• [Do this]
Reproduce the lines below, substituting "viewer" for every occurrence of "camera" and leaving everything else unchanged.

• [Excerpted records]
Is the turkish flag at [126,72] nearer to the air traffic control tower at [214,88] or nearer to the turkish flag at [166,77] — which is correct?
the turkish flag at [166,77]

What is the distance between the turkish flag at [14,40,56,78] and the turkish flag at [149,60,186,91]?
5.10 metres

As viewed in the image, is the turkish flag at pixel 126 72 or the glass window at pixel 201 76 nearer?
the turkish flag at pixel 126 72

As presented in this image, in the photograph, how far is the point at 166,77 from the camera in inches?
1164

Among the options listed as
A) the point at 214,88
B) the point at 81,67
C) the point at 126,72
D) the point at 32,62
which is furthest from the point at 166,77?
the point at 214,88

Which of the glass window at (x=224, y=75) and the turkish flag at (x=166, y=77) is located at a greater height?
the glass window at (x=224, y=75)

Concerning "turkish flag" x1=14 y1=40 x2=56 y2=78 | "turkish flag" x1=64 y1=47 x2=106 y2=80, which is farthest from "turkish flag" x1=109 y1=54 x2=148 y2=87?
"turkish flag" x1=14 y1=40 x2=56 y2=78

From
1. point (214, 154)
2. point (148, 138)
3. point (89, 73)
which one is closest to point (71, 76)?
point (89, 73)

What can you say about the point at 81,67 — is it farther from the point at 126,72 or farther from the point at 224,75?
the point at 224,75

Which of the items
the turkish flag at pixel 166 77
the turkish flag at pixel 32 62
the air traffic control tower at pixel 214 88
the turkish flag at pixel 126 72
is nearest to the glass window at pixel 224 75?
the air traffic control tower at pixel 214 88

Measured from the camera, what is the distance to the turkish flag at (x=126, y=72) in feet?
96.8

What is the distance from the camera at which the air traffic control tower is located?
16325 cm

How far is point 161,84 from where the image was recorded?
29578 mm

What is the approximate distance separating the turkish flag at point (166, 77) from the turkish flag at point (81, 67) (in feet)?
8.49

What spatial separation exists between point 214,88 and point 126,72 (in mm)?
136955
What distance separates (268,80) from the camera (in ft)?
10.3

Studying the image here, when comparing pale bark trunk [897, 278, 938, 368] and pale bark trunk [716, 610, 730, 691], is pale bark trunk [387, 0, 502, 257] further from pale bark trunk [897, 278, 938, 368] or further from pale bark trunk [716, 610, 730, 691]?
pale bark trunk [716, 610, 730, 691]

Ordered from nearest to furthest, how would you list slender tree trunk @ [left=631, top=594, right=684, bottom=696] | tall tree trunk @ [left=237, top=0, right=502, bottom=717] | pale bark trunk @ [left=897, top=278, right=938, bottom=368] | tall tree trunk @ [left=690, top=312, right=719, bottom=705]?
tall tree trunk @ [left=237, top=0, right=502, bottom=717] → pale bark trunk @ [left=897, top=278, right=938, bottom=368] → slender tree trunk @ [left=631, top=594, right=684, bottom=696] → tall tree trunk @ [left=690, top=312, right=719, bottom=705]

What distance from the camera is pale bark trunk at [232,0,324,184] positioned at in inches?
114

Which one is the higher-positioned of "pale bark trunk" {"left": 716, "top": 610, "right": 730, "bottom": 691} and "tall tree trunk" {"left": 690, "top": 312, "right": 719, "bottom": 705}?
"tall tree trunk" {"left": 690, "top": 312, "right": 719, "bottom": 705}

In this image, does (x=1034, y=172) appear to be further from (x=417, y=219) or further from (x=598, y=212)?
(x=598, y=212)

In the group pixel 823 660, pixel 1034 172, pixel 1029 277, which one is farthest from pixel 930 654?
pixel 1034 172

• [Answer to the exercise]
Is the turkish flag at [126,72] nearer to the air traffic control tower at [214,88] or nearer to the turkish flag at [166,77] — which is correct?
the turkish flag at [166,77]

What is the distance between the turkish flag at [14,40,56,78] and the turkish flag at [149,60,186,91]?
5.10 metres

As viewed in the image, is the turkish flag at pixel 126 72 or the glass window at pixel 201 76 nearer?
the turkish flag at pixel 126 72

As presented in this image, in the photograph, how far is the point at 166,77 from the viewer in inches?
1164

Among the options listed as
A) the point at 214,88
B) the point at 81,67
C) the point at 126,72
D) the point at 32,62
which is furthest from the point at 166,77?
the point at 214,88

Which of the glass window at (x=224, y=75) and the turkish flag at (x=166, y=77) is located at a greater height?
the glass window at (x=224, y=75)

Concerning "turkish flag" x1=14 y1=40 x2=56 y2=78 | "turkish flag" x1=64 y1=47 x2=106 y2=80, which is farthest from "turkish flag" x1=109 y1=54 x2=148 y2=87?
"turkish flag" x1=14 y1=40 x2=56 y2=78

From
1. point (214, 154)
2. point (148, 138)
3. point (89, 73)
which one is closest to point (71, 76)?
point (89, 73)

What can you say about the point at 81,67 — is it farther from the point at 126,72 or farther from the point at 224,75?
the point at 224,75

Which of the items
the turkish flag at pixel 166 77
the turkish flag at pixel 32 62
the air traffic control tower at pixel 214 88
the turkish flag at pixel 126 72
is nearest to the glass window at pixel 224 75?
the air traffic control tower at pixel 214 88

Measured from the viewer, what is the distance to the turkish flag at (x=126, y=72) in feet?
96.8

What is the distance from the viewer at which the air traffic control tower is located?
16325 cm

How far is point 161,84 from where the image was recorded?
29578 mm

What is the approximate distance separating the turkish flag at point (166, 77) from the turkish flag at point (81, 67) (in feet)?
8.49

What spatial separation exists between point 214,88 and point 126,72 (in mm)?
136955
What distance separates (268,80) from the viewer (in ft)?
10.3

Studying the image here, when comparing pale bark trunk [897, 278, 938, 368] and pale bark trunk [716, 610, 730, 691], is pale bark trunk [387, 0, 502, 257] further from pale bark trunk [897, 278, 938, 368] or further from pale bark trunk [716, 610, 730, 691]?
pale bark trunk [716, 610, 730, 691]

Ordered from nearest to furthest, how would you list slender tree trunk @ [left=631, top=594, right=684, bottom=696] | tall tree trunk @ [left=237, top=0, right=502, bottom=717] | pale bark trunk @ [left=897, top=278, right=938, bottom=368] | tall tree trunk @ [left=690, top=312, right=719, bottom=705]?
tall tree trunk @ [left=237, top=0, right=502, bottom=717] → pale bark trunk @ [left=897, top=278, right=938, bottom=368] → slender tree trunk @ [left=631, top=594, right=684, bottom=696] → tall tree trunk @ [left=690, top=312, right=719, bottom=705]

What distance from the viewer is pale bark trunk at [232,0,324,184] positioned at in inches?
114

Which one is the higher-positioned of "pale bark trunk" {"left": 716, "top": 610, "right": 730, "bottom": 691} and "tall tree trunk" {"left": 690, "top": 312, "right": 719, "bottom": 705}?
"tall tree trunk" {"left": 690, "top": 312, "right": 719, "bottom": 705}

In this image, does (x=1034, y=172) appear to be further from (x=417, y=219) or further from (x=598, y=212)?
(x=598, y=212)

In the group pixel 823 660, pixel 1034 172, pixel 1029 277, which one is farthest from pixel 930 654?
pixel 1034 172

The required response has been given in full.